Typesetting Equations in Word
I've done some experimentation
with mathematical typesetting in Word. Here are my conclusions.
1. Word 2007 has a new equation editor (Insert tab -Equation). It is easy to use
and supports keystroke shortcuts; for example "\sqrt (x / y^2 \pi )" will be
nicely typeset with fractions, radicals, and exponentials.
2. For more complicated things like lining up equations at their equal signs,
I'm still prefer the old Equation Editor. (Word 2007 treats math equations as
text, which is good and bad depending on whether you want your equation to be
word-wrapped.) Fortunately, the old Equation Editor is
available.

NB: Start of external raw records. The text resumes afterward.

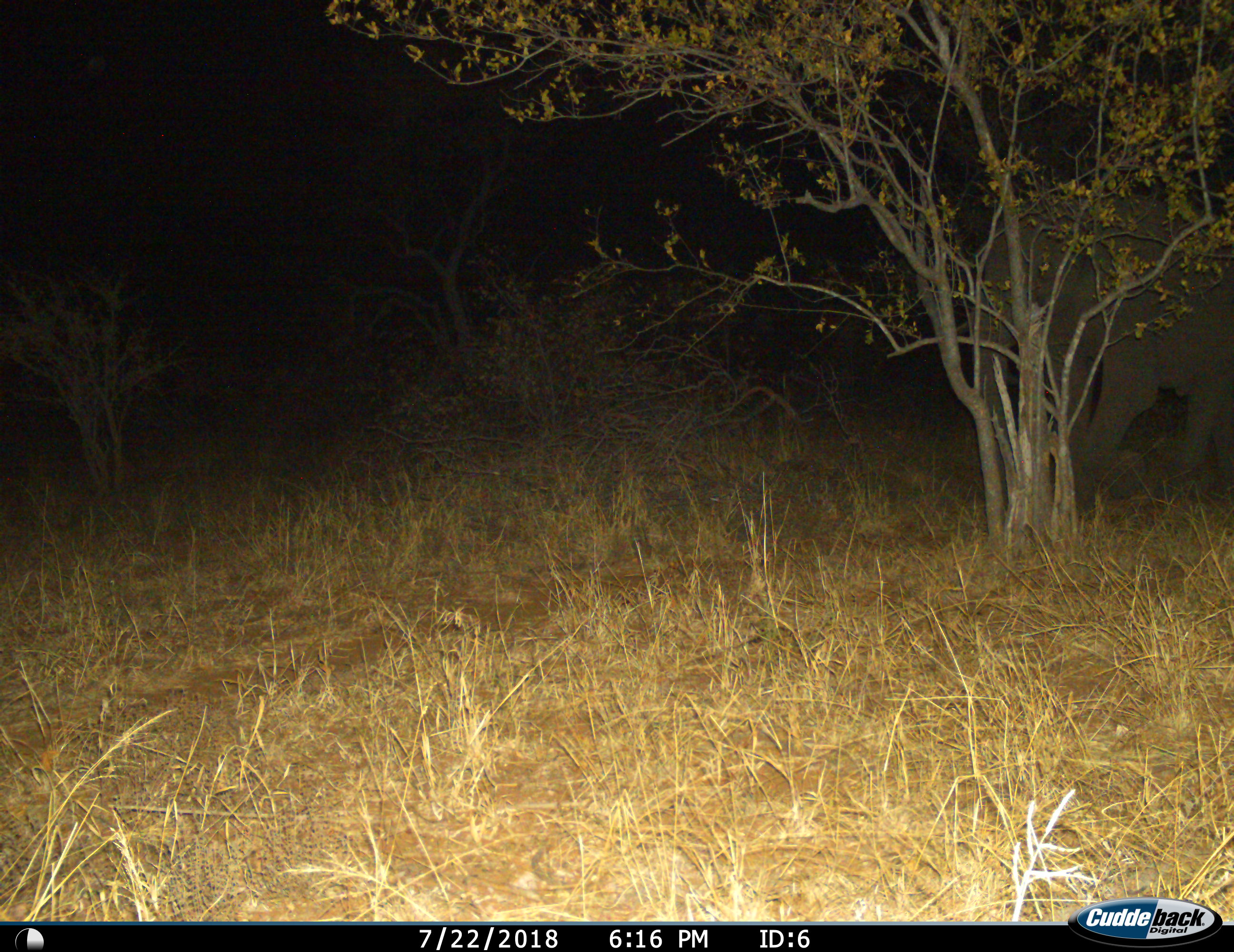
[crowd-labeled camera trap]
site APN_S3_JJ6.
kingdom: Animalia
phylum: Chordata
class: Mammalia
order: Proboscidea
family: Elephantidae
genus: Loxodonta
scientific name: Loxodonta africana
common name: african bush elephant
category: elephant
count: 1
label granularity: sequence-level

Here is a web site that tells how to install it (I'm not positive
that I needed to do this step, but it didn't hurt):
http://www.technipages.com/word-2007-enable-equation-editor.html
And here is a web site that tells how to put an icon on your QuickAccess toolbar
atop Word for instant access to Equation Editor.
http://www.dessci.com/en/support/mathtype/tsn/tsn124.htm
3. Finally, and this is the key element for me, if you convert Word documents to
PDF using Word's built in PDF converter (which I do all the time for posting
documents on the web), Word 2007 equations look positively horrible, whereas the
old Equation Edited equations look great. The worst conversion results
from first converting a .docx equation to .doc and then doing a PDF conversion.